Bolaño aurait détesté Emilia Perez, assurément, puisque certes elle se métamorphose et fait une transition mais son changement est bien trop brutal. C’est pour ca que ce n’est pas un écrivain de droite, il aurait reconnu qu’il faut représenter les disparus quand on s’attaque, nous français, à l’histoire du Mexique.
Est ce que, reprenant la théorie de Compagnon, Bolaño est un anti-moderne ? En étant antimoderne, il est résolument moderne, c’est la fin de la dialectique de Compagnon. En étant anti moderne, Bolaño est résolument moderne et il en a souffert.
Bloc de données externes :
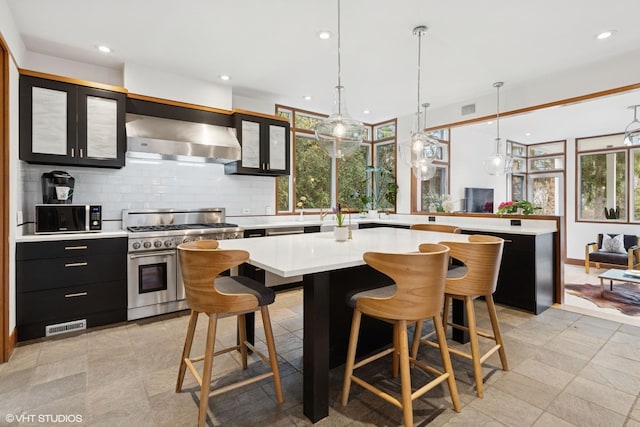 kitchen featuring range with two ovens, light countertops, wall chimney range hood, dark cabinetry, and tasteful backsplash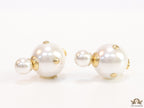 White pearl studs with golden alphabet motif and golden details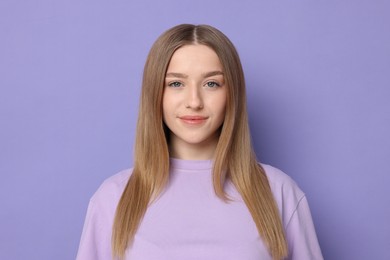 Photo of Portrait of beautiful teenage girl on violet background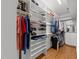 Organized walk-in closet with shelving and rods for hanging clothing and accessories at 1105 Tazwell Pl, Raleigh, NC 27612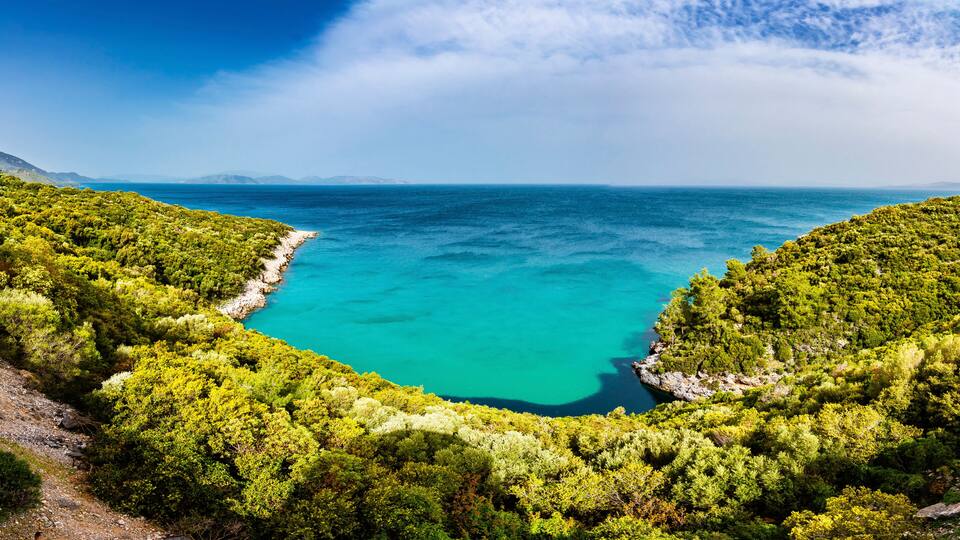 A turquoise sea surrounded by dense green forest and rocky coastline.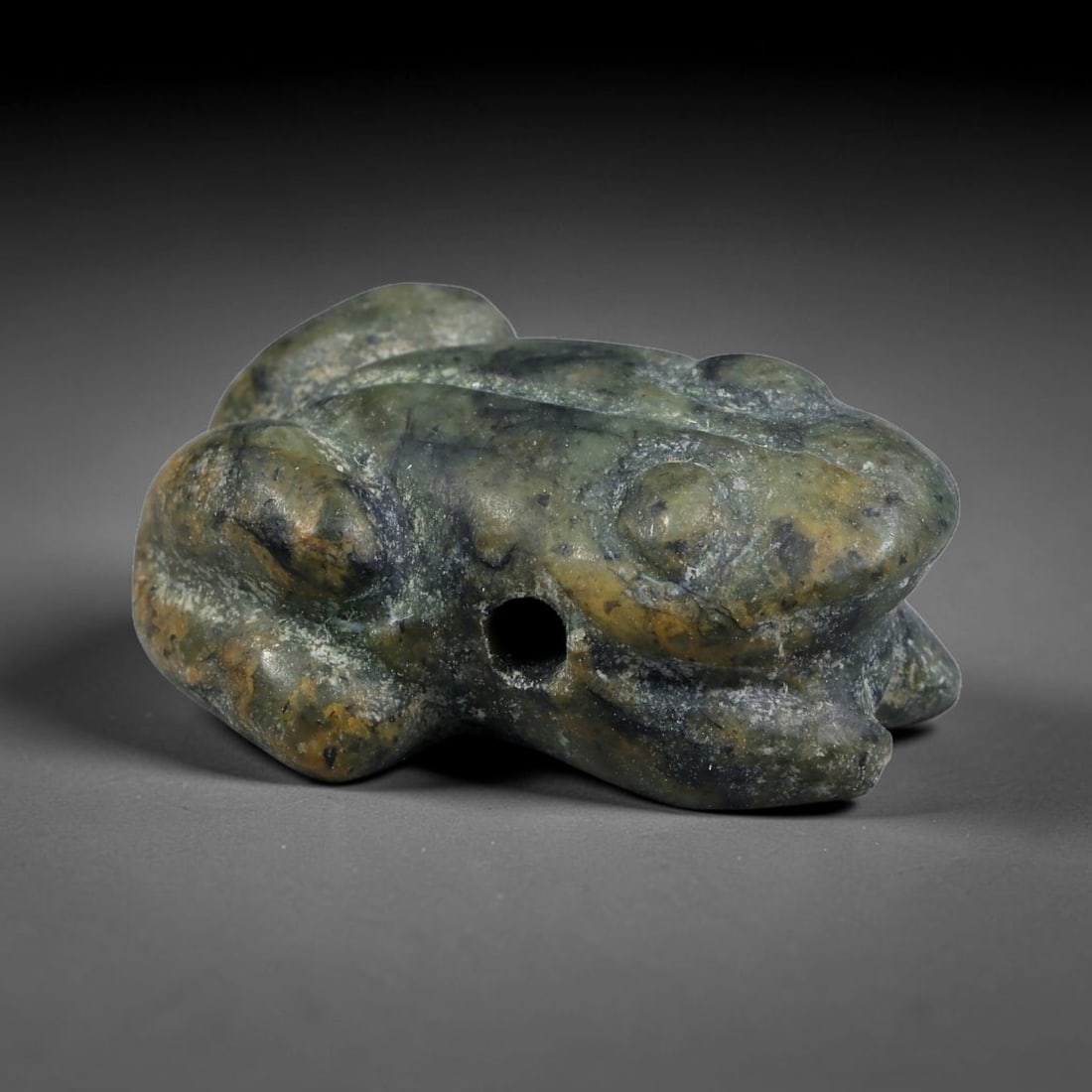 Ancient Sasanian Persian Empire Mottled Green Stone Frog Amulet (224-651 CE), 42EC: This carved mottled green stone frog amulet originates from the Sasanian Persian Empire, where frog zoomorphic talismans symbolised fertility, renewal and water spirits, valued as portable protective 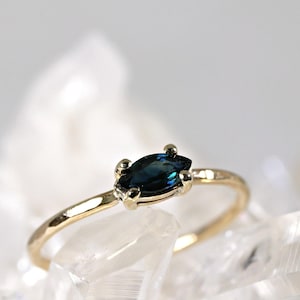 A gold ring with a marquise-shaped blue green sapphire gemstone.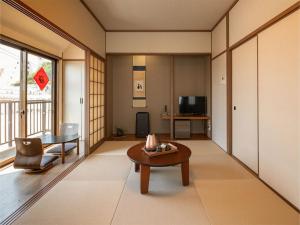 a living room with a table and a tv at Shirahama no Yado Daigo in Shirahama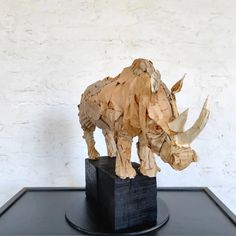 an origami rhinoceros sculpture on a black pedestal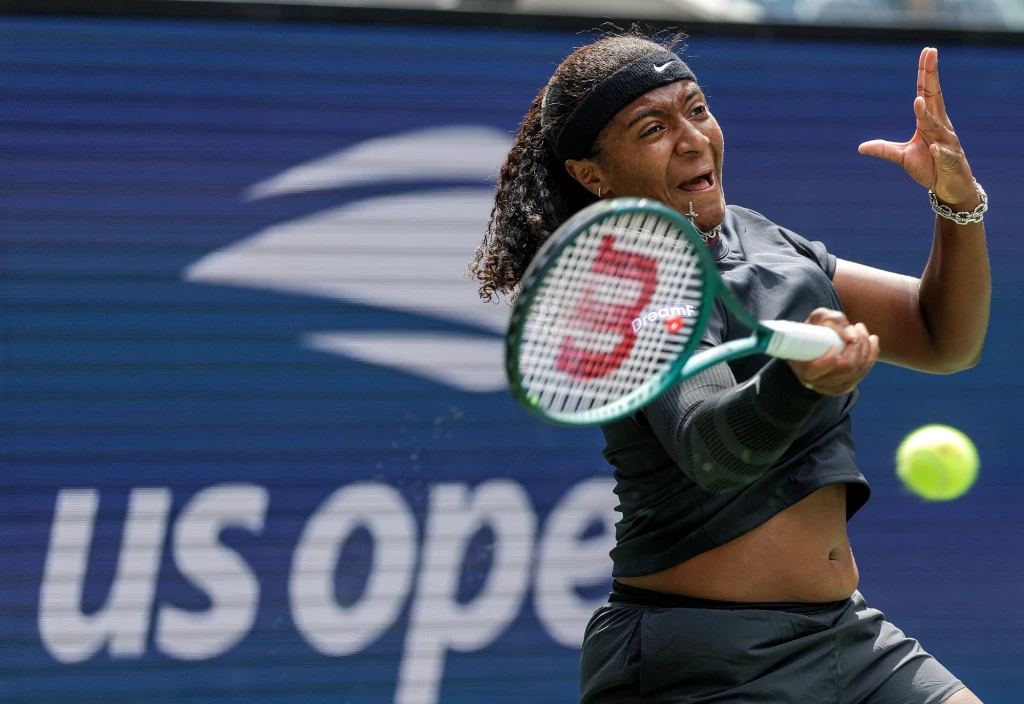 Hailey Baptiste Zawodniczka w trakcie dynamicznego uderzenia piłki tenisowej, intensywna ekspresja twarzy, tło z napisem US Open, skupienie na sporcie i rywalizacji.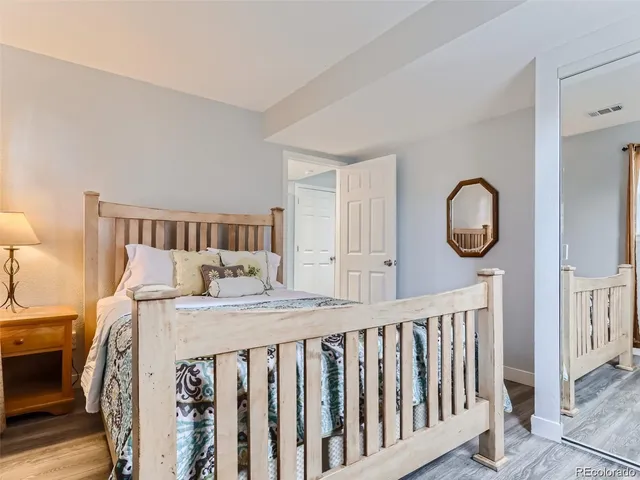 a bedroom with a bed and a mirror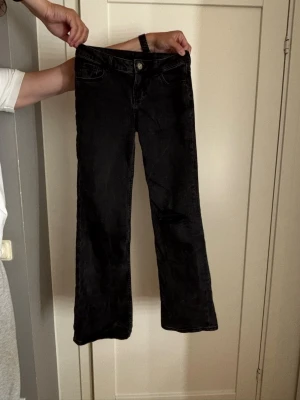 Svarta bootcut jeans med slitning - Säljer ett par svarta bootcut jeans med en snygg slitning på ena benet. 
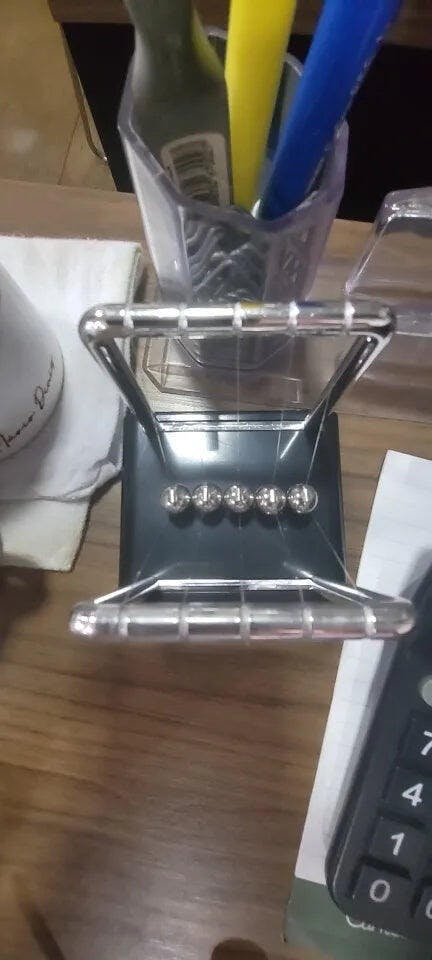 Customer photo for Newton's Cradle — Executive Desk Physics Demonstrator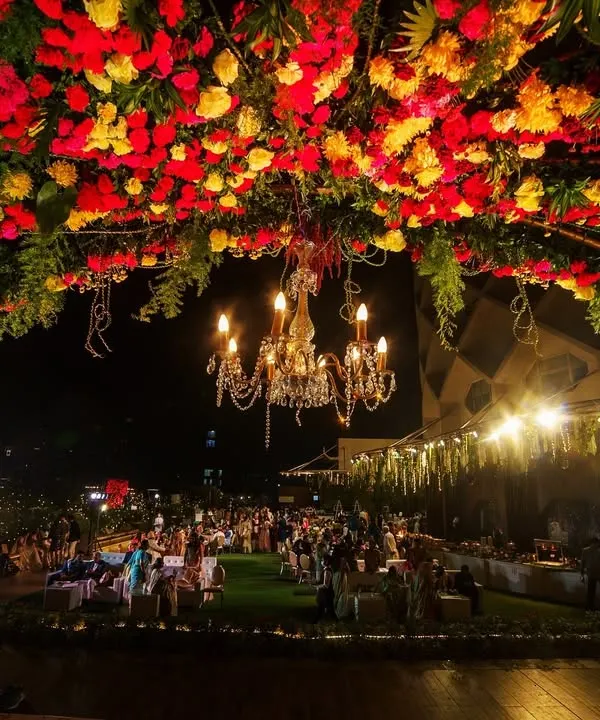 A breathtaking view of a rooftop wedding at night, with a massive floral arch of red and yellow flowers illuminated by a grand chandelier.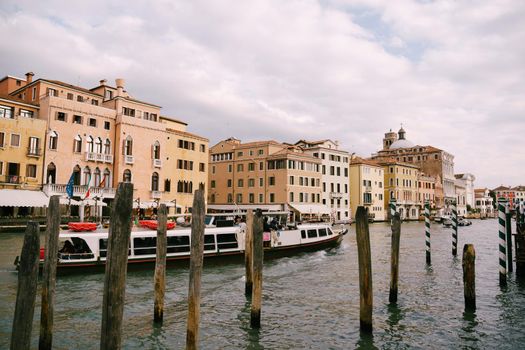 Tourists on the waterfront in Venice, against the background of the ancient facades of buildings standing in water. Water sightseeing in Venice, Italy.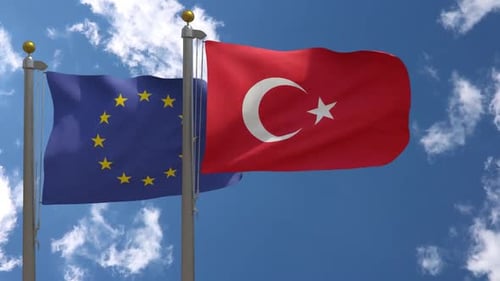 European Union and Turkey Flags Waving Against Blue Sky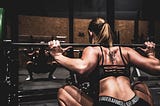 Photograph of a female weightlifter in workout attire performing a squat.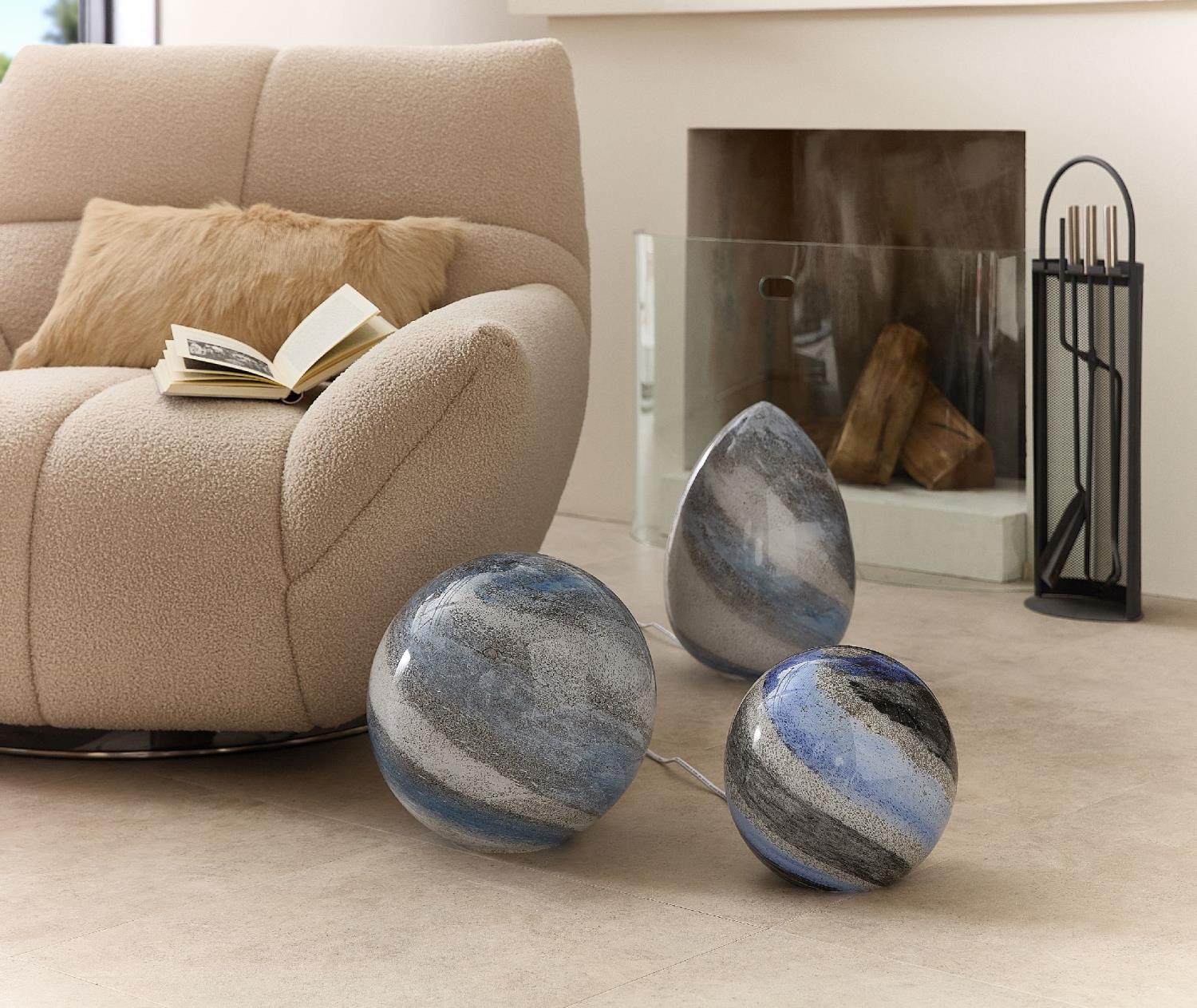 Beige Couch mit einem Kissen und einem offenen Buch. Drei dekorative Objekte in Blau- und Grautönen liegen auf dem Boden.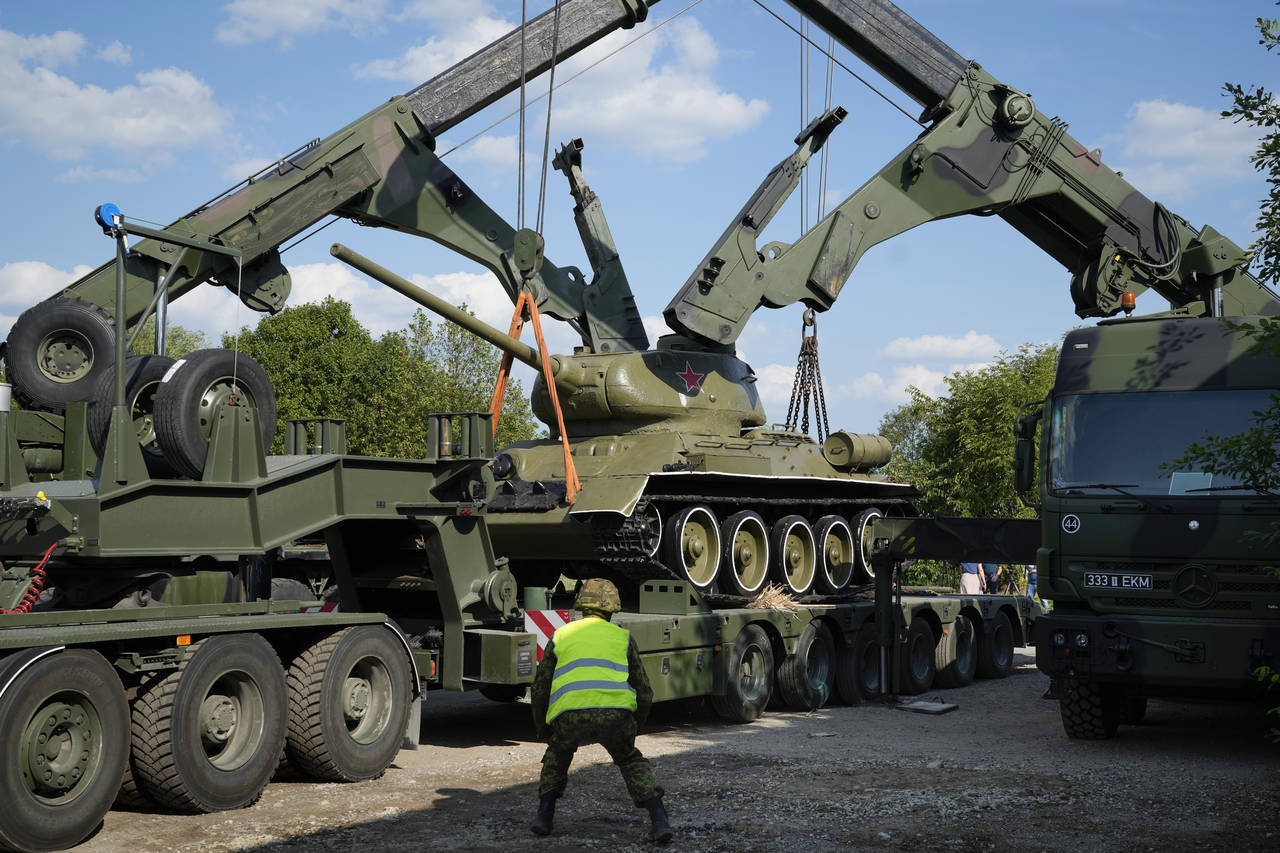 Cranes unload a Soviet T-34 tank which was installed as a monument in Narva from a trailer at a mil...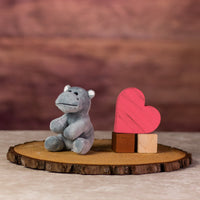 A gray hippo that is 5 inches tall while sitting next to wooden blocks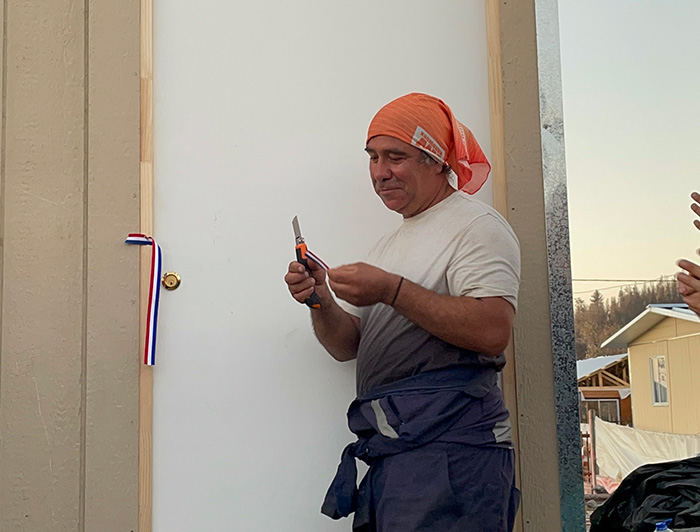 Vecino de Lirquén corta cinta inaugurando su vivienda de emergencia.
Il n’a pas choisi le suicide comme David Foster Wallace, mais, tel un précurseur et adversaire des lumieres, il savait exactement que la littérature se déroulerait au gré de la mémoire des méfaits des dictatures et de la littérature qui cultive ce genre de violence, alors il les a thématisée directement dans ses livres, d’où leur possible inaccessibilité. Il l’a dit à un moment où c’était trop tôt pour le dire. Ce qui les rend très déprimant, c’est cette conscience du futur et d’une Histoire qui se répète. En écrivant pour lui, Bolaño a beaucoup donné au monde et à la littérature, des années plus tard. On a mal lu Bolaño car on croyait que c’était la modernité de forme, la modernité esthétique, alors que c’était de la modernité éthique qui était en jeu. Par la violence de la modernité, Bolaño la fuit et revient en arrière quitte à faire simplement disparaître ses personnages dans le cosmos, ils ne reviennent jamais au point de départ mais fuient de la surface du récit. Certes, comme beaucoup de récits postmodernes ou modernes, les personnages reviennent d’un livre à l‘autre. Mais la caractéristique de l’anti-moderne, c’est qu’il a peur de la violence du monde moderne. On a peur de dire ou de ne pas dire. Il fait rimer culture avec folie. L’anti-moderne c’est à la fois le très ancien et le très moderne, l’inclassable vitupérateur, « l’extraterrestre mérovingien », d’où le fait qu’il puisse être, simultanément, anti moderne et post moderne.